Speaker
Description
Small Angle Neutron Scattering (SANS) is a vital technique for probing the structural properties of materials at the nanoscale. This makes it indispensable for studying nanometer-sized physical systems. Traditionally, SANS data analysis relies on mathematical models, but the advent of Machine Learning has offered new tools for data analysis. Recent work (Robledo, et al., 2024) shows that Convolutional Neural Networks (CNNs) can predict material structure from 2D SANS images with high accuracy across diverse datasets.
However, the computational cost and extensive data requirements of deep learning models pose challenges, particularly when dealing with smaller datasets. To address this, we propose a physics-informed input representation utilizing the Fourier transform in polar coordinates, which aligns naturally with the circular symmetry often observed in isotropic materials.

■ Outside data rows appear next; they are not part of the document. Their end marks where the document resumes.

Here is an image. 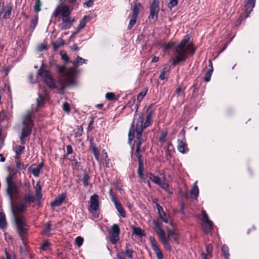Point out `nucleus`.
<instances>
[{
    "instance_id": "nucleus-1",
    "label": "nucleus",
    "mask_w": 259,
    "mask_h": 259,
    "mask_svg": "<svg viewBox=\"0 0 259 259\" xmlns=\"http://www.w3.org/2000/svg\"><path fill=\"white\" fill-rule=\"evenodd\" d=\"M37 74L43 79L45 84L51 90L57 89L60 93H63L67 87V76L64 74L58 75L57 77V82L59 85H57L50 71L46 70V65L44 62H42L40 68L37 70Z\"/></svg>"
},
{
    "instance_id": "nucleus-2",
    "label": "nucleus",
    "mask_w": 259,
    "mask_h": 259,
    "mask_svg": "<svg viewBox=\"0 0 259 259\" xmlns=\"http://www.w3.org/2000/svg\"><path fill=\"white\" fill-rule=\"evenodd\" d=\"M153 104H151L147 109V115L146 116V120L143 123L144 114L140 113L139 114L138 118L135 122V119L133 120V122L131 125L128 134V142L131 143L135 137V133H143L144 128L149 126L152 124V116L154 113L153 107Z\"/></svg>"
},
{
    "instance_id": "nucleus-3",
    "label": "nucleus",
    "mask_w": 259,
    "mask_h": 259,
    "mask_svg": "<svg viewBox=\"0 0 259 259\" xmlns=\"http://www.w3.org/2000/svg\"><path fill=\"white\" fill-rule=\"evenodd\" d=\"M190 36L186 35L179 44L175 48L174 57L172 58V65L176 66L180 62H185L189 55L193 56L195 52V49L193 44H189L187 47L186 44L189 41Z\"/></svg>"
},
{
    "instance_id": "nucleus-4",
    "label": "nucleus",
    "mask_w": 259,
    "mask_h": 259,
    "mask_svg": "<svg viewBox=\"0 0 259 259\" xmlns=\"http://www.w3.org/2000/svg\"><path fill=\"white\" fill-rule=\"evenodd\" d=\"M190 36L186 35L179 44L175 48L174 57L172 58V65L176 66L180 62H185L189 55L193 56L195 52V49L193 44H189L187 47L186 44L189 41Z\"/></svg>"
},
{
    "instance_id": "nucleus-5",
    "label": "nucleus",
    "mask_w": 259,
    "mask_h": 259,
    "mask_svg": "<svg viewBox=\"0 0 259 259\" xmlns=\"http://www.w3.org/2000/svg\"><path fill=\"white\" fill-rule=\"evenodd\" d=\"M190 36L186 35L179 44L175 48L174 57L172 58V65L176 66L180 62H185L189 55L193 56L195 52V49L193 44H189L187 47L186 44L189 41Z\"/></svg>"
},
{
    "instance_id": "nucleus-6",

Our results, based on synthetic SANS patterns, show that this input representation can be effectively classified with a simpler shallow neural network, achieving performance comparable to deep CNNs. Moreover, when applied to CNNs, the physics-informed input encoding further enhances model accuracy. We evaluate the network's performance with real experimental data, exploring the robustness of our method.
In conclusion, we develop a more efficient data analysis procedure that incorporates domain-specific knowledge and facilitates faster and more robust SANS model recommendations for smaller datasets.